La noticia de su interrogatorio se difundía mientras se multiplicaban las reacciones en contra de su penúltima bomba diplomática : unas declaraciones, realizadas al diario «Haaretz» de Tel Aviv, en las que descartaba cualquier retirada israelí de los Altos del Golán , ocupados a Siria en 1967 , y que se sumaban a su rechazo expresado un día antes al vigente proceso de paz con los palestinos.
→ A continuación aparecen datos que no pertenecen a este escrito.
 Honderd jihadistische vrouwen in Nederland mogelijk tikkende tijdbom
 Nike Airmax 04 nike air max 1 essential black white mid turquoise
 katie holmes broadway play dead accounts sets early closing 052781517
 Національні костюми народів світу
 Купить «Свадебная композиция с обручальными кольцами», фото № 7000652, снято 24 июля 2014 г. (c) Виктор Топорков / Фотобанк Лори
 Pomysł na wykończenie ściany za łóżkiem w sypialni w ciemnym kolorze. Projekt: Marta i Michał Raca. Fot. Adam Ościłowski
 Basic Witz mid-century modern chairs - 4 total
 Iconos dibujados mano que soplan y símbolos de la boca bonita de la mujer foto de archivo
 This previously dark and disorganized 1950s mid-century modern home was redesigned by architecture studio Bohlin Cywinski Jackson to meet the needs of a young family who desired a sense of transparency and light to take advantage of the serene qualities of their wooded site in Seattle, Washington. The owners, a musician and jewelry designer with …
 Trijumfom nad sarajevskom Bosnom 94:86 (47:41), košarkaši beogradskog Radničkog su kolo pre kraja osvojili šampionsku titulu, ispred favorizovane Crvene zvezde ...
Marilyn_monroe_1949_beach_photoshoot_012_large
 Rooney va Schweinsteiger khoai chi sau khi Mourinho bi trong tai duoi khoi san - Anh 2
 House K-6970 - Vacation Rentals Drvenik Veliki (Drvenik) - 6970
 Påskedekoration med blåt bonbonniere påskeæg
Nadie da más en 48 horas.

Si el mundo se sacudió cuando el 27 de diciembre Israel desplomó cien toneladas de munición pesada sobre Gaza, según Lieberman habría que lanzar la bomba nuclear . Sus palabras no dejan lugar a mucha más imaginación: “debemos seguir combatiendo a Hamás como EE.UU. hizo con Japón en la Segunda Guerra Mundial”, decía el 4 de febrero al diario “Jerusalem Post”. En 2002, defendió bombardear Teherán, y la presa egipcia de Aswan, y Beirut, y asesinar a Arafat y aplastar Cisjordania. “No dejar piedra sobre piedra... destruir todo”, reclamaba, incluidos objetivos civiles, como centros comerciales, bancos o gasolineras.

La retórica bárbara, grosera, invariablemente violenta contra los árabes, ha hecho de Lieberman lo que es hoy. Un “Stalin”, un “fascista judío”, un ”racista” y, -el epíteto favorito- un “diablo”, según repite su legión de detractores. “Una amenaza estratégica (...), cuya lengua desenfrenada, sólo comparable a la del presiente de Irán, traerá el desastre a toda la región”, le definía el Haartez en un editorial. Que tiemble el proceso de paz.
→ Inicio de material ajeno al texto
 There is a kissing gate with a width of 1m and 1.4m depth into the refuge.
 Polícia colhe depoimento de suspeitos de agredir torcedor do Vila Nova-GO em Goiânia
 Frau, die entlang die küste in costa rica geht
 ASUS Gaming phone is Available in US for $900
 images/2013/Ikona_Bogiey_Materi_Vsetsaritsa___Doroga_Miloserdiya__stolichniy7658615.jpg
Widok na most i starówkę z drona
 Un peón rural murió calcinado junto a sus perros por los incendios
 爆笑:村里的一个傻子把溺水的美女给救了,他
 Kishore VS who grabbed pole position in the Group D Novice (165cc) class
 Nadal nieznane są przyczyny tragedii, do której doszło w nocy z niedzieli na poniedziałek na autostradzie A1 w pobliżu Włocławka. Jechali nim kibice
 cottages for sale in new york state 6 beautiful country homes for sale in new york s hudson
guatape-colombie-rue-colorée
Pero ese verbo incontrolado también le ha convertido en el político clave del próximo Gobierno. Su ideario radical, -que reivindica expulsar a todos los árabes que se nieguen a firmar un juramento de lealtad al Estado de Israel-, conectó a la perfección con buena parte del electorado que, 23 días después de la ofensiva en Gaza, fue a votar el martes todavía atemorizado por los desafíos de Hamás. Y sin olvidar cómo los diputados árabes se habían manifestado en la calle durante la guerra en solidaridad con los islamistas. Ya en mayo, Lieberman había pedido en pleno Parlamento ejecutar a todos esos “colaboradores del enemigo”, como se hizo con “los líderes nazis”.

Cansados de líderes vacíos y ambiguos, muchos escucharon por fin de Lieberman lo que querían oír: que los mismos árabes que apoyan a los “terroristas” que lanzan los Kassam utilizan la Democracia israelí para dinamitarla, y que sólo si están dispuestos a vivir en Israel “como una minoría leal”, podrán quedarse. Consiguió 15 escaños, suficientes como para ser la bisagra del próximo Ejecutivo.

Nacido en Moldavia en 1958 , Avigdor llegó a Israel con 20 años, estudió Ciencias Políticas en la Universidad Hebrea de Jerusalén y encontró trabajo como “gorila” en una discoteca de Beer Sheva. Para sus biógrafos, su pertenencia a esa inmensa masa de más de un millón de emigrantes rusos, -que sigue sintiéndose rechazados en un país que les trata de “segunda clase”-, es lo que hizo que Lieberman quisiera ser “más israelí que los israelíes” y fundara en 1999 el ahora triunfante “Yisrael Beitenu”. O lo que es lo mismo, el ultranacionalista y neoconservador “Israel es nuestra casa”, la de sus compatriotas de origen, que nunca le han abandonado.

Ese año, el Beitenu consiguió ya 4 diputados, y elegido bajo esa formación, su jefe ya fue ministro de Infraestructuras y de Transportes con Ariel Sharon, que le echó por oponerse a la desconexión de Gaza. Pero todo eso fue después de una próspera carrera en el Likud, donde llegó a ser entre 1996 y 1997 director de la oficina del Primer Ministro, el mismo Benjamín Netanyahu que ahora le busca.

Sus cortejadores destacan que, t ras su efigie de monstruo bronco y xenófobo, hay un líder político pragmático que no se opone al proceso de paz: de hecho, en su programa mental está transferir los barrios árabes de Jerusalén Este a un futuro Estado Palestino. Aunque también “transferir” el resto de ciudades árabes, sin preguntar, y a cambio de dejar para siempre en Israel los asentamientos en Cisjordania, como Nokdim, donde él mismo vive. Dicen que es un hombre de palabra, y un recomendable secular, que con su defensa de la venta de cerdo y de los matrimonios civiles ha sacado de quicio a los ultraortodoxos.

Pero olvidan que también es sospechoso de múltiples corrupciones. La última, por blanqueo de dinero.